Just opening at The Union Theatre, Union St London is a new production of King Lear with a female lead. This production “puts a mother at the heart of the action supposing that it is a queen who, weary of public office, divides the kingdom amongst her daughters. But the old woman finds it impossible to retire gracefully and as her mental faculties begin to fail she’s cast out by her eldest children”. This production by Phil Wilmott runs until 28 June.

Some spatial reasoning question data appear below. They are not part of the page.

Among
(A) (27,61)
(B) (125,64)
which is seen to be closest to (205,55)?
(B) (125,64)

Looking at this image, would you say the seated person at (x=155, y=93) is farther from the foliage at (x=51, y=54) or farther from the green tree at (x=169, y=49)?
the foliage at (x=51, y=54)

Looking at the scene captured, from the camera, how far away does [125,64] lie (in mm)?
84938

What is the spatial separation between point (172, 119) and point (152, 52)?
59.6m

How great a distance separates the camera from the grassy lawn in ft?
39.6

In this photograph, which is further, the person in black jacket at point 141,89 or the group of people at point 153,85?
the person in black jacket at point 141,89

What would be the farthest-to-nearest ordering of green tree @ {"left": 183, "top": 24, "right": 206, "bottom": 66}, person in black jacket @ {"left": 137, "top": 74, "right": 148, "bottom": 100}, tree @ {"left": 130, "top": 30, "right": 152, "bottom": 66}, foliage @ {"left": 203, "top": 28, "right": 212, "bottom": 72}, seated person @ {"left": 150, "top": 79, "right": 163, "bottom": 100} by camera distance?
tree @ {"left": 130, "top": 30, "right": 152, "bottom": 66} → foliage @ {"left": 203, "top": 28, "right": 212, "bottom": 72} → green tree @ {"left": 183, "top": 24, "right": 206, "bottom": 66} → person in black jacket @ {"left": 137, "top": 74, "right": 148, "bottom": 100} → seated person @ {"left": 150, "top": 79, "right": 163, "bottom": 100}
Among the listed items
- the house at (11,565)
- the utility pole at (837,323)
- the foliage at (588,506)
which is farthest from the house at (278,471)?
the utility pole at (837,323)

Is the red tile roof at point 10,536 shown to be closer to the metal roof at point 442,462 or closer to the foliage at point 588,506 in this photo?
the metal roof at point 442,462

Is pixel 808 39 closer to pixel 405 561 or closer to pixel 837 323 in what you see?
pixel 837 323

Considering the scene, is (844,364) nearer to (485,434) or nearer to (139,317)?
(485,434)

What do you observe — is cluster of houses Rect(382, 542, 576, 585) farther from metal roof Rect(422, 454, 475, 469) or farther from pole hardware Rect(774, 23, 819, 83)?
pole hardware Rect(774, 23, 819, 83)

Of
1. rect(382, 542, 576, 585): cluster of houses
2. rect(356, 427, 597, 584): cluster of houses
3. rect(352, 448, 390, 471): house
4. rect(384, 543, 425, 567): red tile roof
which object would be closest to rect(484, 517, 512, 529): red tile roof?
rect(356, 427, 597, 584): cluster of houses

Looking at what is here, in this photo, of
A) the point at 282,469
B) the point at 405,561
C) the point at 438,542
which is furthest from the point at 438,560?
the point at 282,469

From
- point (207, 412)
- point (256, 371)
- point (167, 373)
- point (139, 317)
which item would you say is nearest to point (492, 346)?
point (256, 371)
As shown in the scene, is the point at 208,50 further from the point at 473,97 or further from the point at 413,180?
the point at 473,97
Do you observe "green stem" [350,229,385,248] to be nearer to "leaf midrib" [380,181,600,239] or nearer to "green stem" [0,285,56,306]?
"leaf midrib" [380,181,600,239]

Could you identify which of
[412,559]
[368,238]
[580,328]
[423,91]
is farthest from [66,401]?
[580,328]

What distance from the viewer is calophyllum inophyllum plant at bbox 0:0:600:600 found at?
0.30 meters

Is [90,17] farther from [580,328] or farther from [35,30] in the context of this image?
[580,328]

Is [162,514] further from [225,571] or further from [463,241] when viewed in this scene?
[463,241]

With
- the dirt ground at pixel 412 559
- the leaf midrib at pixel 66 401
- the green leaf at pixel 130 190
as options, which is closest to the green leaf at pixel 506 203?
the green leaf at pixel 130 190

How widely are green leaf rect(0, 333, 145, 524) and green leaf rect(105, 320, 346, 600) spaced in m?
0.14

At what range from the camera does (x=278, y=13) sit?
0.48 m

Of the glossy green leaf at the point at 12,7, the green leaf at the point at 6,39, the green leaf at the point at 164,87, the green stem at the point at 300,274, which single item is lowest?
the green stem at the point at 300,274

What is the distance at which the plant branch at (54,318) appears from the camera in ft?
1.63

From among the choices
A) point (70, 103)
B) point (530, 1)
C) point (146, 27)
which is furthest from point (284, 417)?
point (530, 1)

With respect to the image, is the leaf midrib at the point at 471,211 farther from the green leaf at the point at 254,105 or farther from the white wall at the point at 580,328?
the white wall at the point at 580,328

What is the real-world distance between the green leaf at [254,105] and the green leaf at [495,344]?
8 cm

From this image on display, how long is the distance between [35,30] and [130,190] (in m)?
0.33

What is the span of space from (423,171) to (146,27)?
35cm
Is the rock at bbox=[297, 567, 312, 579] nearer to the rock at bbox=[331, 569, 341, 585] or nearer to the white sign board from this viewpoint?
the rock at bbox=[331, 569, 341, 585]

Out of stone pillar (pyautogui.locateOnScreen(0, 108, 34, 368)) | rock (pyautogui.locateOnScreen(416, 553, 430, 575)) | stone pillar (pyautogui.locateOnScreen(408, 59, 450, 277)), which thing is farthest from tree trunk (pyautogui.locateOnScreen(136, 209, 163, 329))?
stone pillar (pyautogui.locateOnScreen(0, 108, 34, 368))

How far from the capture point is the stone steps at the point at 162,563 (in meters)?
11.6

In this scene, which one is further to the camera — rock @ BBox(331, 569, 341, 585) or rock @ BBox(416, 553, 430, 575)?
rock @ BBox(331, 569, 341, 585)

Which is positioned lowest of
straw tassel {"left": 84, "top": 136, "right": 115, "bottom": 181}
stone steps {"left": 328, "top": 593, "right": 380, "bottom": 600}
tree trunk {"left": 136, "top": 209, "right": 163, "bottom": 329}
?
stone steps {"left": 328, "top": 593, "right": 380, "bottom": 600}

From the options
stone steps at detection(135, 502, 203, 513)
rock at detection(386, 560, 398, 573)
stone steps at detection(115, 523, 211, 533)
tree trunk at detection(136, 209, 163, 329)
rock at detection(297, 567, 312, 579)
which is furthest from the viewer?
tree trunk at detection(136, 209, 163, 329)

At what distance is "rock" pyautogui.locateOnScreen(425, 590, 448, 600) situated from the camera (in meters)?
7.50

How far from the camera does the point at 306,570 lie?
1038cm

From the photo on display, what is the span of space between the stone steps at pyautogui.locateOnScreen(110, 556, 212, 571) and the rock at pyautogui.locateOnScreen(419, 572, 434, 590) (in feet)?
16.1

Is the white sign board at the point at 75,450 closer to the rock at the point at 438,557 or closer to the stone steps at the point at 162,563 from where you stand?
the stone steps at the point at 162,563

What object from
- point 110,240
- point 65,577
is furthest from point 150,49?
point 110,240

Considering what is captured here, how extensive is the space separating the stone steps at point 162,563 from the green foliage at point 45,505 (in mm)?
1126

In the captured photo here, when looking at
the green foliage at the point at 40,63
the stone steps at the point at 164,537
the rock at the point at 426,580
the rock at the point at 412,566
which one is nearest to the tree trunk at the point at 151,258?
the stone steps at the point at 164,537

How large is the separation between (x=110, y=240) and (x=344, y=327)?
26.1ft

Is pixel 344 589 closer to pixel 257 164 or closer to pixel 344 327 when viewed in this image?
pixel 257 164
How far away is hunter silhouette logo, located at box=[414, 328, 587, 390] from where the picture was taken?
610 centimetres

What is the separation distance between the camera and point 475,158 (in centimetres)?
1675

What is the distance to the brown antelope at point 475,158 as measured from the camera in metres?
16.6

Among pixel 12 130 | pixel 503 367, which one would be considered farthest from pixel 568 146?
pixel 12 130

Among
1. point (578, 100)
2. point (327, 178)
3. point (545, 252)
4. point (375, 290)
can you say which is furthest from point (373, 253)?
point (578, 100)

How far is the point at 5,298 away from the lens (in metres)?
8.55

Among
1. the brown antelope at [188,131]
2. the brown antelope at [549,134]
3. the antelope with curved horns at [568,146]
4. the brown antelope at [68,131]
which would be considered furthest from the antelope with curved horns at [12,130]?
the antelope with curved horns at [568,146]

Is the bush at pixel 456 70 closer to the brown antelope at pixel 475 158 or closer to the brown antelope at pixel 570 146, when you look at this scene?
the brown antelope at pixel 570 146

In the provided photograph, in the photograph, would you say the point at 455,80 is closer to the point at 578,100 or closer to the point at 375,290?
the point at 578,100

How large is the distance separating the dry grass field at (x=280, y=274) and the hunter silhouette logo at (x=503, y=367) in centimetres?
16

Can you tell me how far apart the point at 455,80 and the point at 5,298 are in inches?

For anyone interested in female Hamlets there’s a new project called Hamlet The Series which breaks the play down into six sections all available on YouTube. The video is the first of the six: links are on the YouTube page. It’s a modern dress version with several roles played against gender. This explanation appeared on the Kickstarter campaign page: ” There are multiple reasons to have a female Hamlet. One is the fresh look it gives to the play’s exploration of gender proclivities, love, and sex. Another, related, is the new light it throws on the many professions of love for the Prince, and their questionable sincerity… But the biggest is that Hamlet is a character who, more than any other, refuses to be kept in any one category… A female Hamlet will not be exactly like a male Hamlet, but will remain fundamentally Hamlet, and help us to see what those fundamentals are”.
It was filmed at the Evanston Community Media Center near Chicago and makes use of the multimedia equipment available. I liked the idea of Hamlet delivering her soliloquies to her tablet computer. Sometimes we see her speaking to the computer, and other times we see what’s being filmed, begging the question who is she speaking to? Who is the audience?